Treasure of Unicorn Gold
- Designers: Howard Thompson
- Publishers: Metagaming Concepts
- Publication: 1981
- Genres: Fantasy

= Treasure of Unicorn Gold =

1981 fantasy role-playing game

Treasure of Unicorn Gold is a fantasy role-playing game adventure published by Metagaming Concepts in 1981, the sixth in the company's "MicroQuest Series" that used the rules system from The Fantasy Trip. The publisher promoted the game by hiding clues within the game to the whereabouts of a real $10,000 treasure. However, the company went out of business shortly after the adventure was released, and the prize was never claimed.

==Description==
Treasure of Unicorn Gold is a programmed dungeon treasure hunt for 1–6 players that is set in the same fantasy world as its prequel, Treasure of the Silver Dragon. The player characters are quested to uncover the fate of the imprisoned dragon Etherion, and visit numbered map locations to uncover clues, facing random encounters with beasts, warriors, traders, slavers, and Toltec wizards. A new game mechanic ensures that enemy groups match or exceed the party's size.

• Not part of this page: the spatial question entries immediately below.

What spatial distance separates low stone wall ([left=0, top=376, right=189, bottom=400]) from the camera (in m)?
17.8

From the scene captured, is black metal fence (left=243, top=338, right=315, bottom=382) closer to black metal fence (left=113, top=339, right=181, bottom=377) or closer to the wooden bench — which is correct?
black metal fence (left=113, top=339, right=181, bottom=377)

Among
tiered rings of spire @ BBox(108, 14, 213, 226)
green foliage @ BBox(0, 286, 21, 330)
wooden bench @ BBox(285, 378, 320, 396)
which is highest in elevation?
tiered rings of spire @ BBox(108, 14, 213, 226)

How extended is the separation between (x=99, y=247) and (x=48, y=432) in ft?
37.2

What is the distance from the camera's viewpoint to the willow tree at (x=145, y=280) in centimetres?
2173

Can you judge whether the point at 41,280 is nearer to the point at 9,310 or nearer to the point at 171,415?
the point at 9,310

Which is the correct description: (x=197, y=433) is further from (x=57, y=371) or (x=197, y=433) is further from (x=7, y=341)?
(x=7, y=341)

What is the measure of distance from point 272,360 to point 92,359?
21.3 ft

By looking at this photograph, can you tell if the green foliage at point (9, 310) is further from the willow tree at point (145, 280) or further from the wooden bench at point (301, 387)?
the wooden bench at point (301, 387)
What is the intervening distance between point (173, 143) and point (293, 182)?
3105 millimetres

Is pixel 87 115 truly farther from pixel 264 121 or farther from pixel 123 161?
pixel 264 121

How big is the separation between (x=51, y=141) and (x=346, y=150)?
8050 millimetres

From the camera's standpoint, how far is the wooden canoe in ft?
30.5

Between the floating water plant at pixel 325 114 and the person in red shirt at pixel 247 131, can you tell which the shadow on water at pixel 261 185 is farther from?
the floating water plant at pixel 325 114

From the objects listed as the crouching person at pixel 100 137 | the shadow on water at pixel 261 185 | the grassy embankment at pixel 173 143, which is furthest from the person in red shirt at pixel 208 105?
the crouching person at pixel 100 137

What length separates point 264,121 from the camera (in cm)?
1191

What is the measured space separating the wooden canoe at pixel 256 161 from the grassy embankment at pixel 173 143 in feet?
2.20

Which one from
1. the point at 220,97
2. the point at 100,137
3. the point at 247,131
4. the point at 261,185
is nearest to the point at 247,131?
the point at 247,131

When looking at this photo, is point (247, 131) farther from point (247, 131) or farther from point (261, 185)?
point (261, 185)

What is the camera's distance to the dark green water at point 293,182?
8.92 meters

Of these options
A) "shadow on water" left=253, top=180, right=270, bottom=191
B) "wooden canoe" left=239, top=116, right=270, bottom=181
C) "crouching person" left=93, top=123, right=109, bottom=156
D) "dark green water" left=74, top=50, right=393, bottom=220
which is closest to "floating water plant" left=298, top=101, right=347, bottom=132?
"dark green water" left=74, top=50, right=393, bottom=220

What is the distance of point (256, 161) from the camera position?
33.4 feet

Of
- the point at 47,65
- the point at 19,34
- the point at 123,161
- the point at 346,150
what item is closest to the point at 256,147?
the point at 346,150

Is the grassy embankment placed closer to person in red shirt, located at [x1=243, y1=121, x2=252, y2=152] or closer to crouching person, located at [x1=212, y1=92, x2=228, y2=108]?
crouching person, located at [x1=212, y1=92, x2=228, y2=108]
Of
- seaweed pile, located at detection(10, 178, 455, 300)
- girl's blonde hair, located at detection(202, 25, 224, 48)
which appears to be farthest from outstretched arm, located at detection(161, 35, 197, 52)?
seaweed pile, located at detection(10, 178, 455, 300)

The game requires a copy of Melee and Wizard to play.

==Publication history==
In the mid-1970s, Metagaming Concepts enjoyed healthy sales with their MicroGame series. Most of these, such as OGRE, were small board wargames with a science fiction background. However, Metagaming also touched on the fantasy theme through the Fantasy Trip ruleset for fantasy role-playing, published in 1977 as two MicroGames, Melee and Wizard. In 1978, staying with the fantasy setting, Metagaming launched a new MicroQuest line of games that used the Fantasy Trip rules. The fourth of these, Treasure of the Silver Dragon, published in 1980, offered clues within the game that could lead to the real-world location of a small silver dragon. Whoever found the dragon would win $10,000. Six weeks after the game was published, a graduate student named Thomas Davidson claimed the prize by finding the sterling silver dragon (itself worth $3000) near a solar observatory at Sunspot, New Mexico.

Metagaming used the same promotion the following year for the sequel to Treasure of the Silver Unicorn, the sixth game in the MicroQuest line titled Treasure of Unicorn Gold, written by Metagaming founder Howard Thompson and published by Metagaming as a digest-sized box containing a 44-page book, map, counters, and die. It too offered a prize of $10,000 for the player who found a miniature golden unicorn by following clues within the game. However, no one found the hidden unicorn before Metagaming went out of business in 1983.

In his 2011 book Designers & Dragons, RPG historian Shannon Appelcline noted that "Two MicroQuests written by Howard Thompson – Treasure of the Silver Dragon (1980), MicroQuest #3 and Treasure of Unicorn Gold (1981), MicroQuest #6 – were very uniquely marketed. They were each linked to a treasure hunt. If readers figured out the clues in the books, they could discover a real-world treasure and receive a $10,000 check from Metagaming. The Silver Dragon was found within six weeks but the Unicorn Gold was never discovered; as we will see Metagaming went out of business before the answer to the puzzle could be revealed." Appelcline concluded, "As for Howard Thompson, he originally promised to return to the field to produce computer games and in the meantime said he would pay the $10,000 reward for the 'Unicorn Gold' to a random entrant if the prize was not found by September 1, 1984. However by 1984, Thompson was no longer returning phone calls and has subsequently disappeared entirely."

==Reception==
In the inaugural issue of Fantasy Gamer, Edwin J. Rotondaro noted that "The biggest problem with UG is that there are no real dangerous moments in the entire quest ... [Compared to its prequel, Silver Dragon] there are fewer numbered encounters in this quest, and far less treasure to be had. The map is easily crossed." Rotondaro thought this game was "a pretty tame follow-up quest" and concluded by giving it a rating of B− , saying, "It is not a bad adventure, it just does not present any real challenge for those who attempt it."

In Vindicator, Duke Ritenhouse noted the game box "somehow managed to be both flimsy and inconvenient at the same time. Oh, and the artwork was nothing to get excited about, either." Ritenhouse also called out the typesetting of the rules, noting, "Sometime in the first half of 1981, Metagaming decided to switch typesetting methods. The most charitable word to describe how the company’s subsequent releases looked would be 'unattractive.' A more accurate term would be 'awful' ... Treasure of Unicorn Gold was set with a headache-inducing sans serif typeface font from a printer that could only produce one size of type ... the combined effect is almost impossible to describe."

In the August 1981 issue of Analog Science Fiction, Dana Lombardy was fascinated by the idea of a real-life treasure hunt, and commented, "Treasure of Unicorn Gold is an interesting fantasy adventure, a challenging puzzle, and a possible drawing for $10,000. In short, pretty good entertainment value for a $5 game."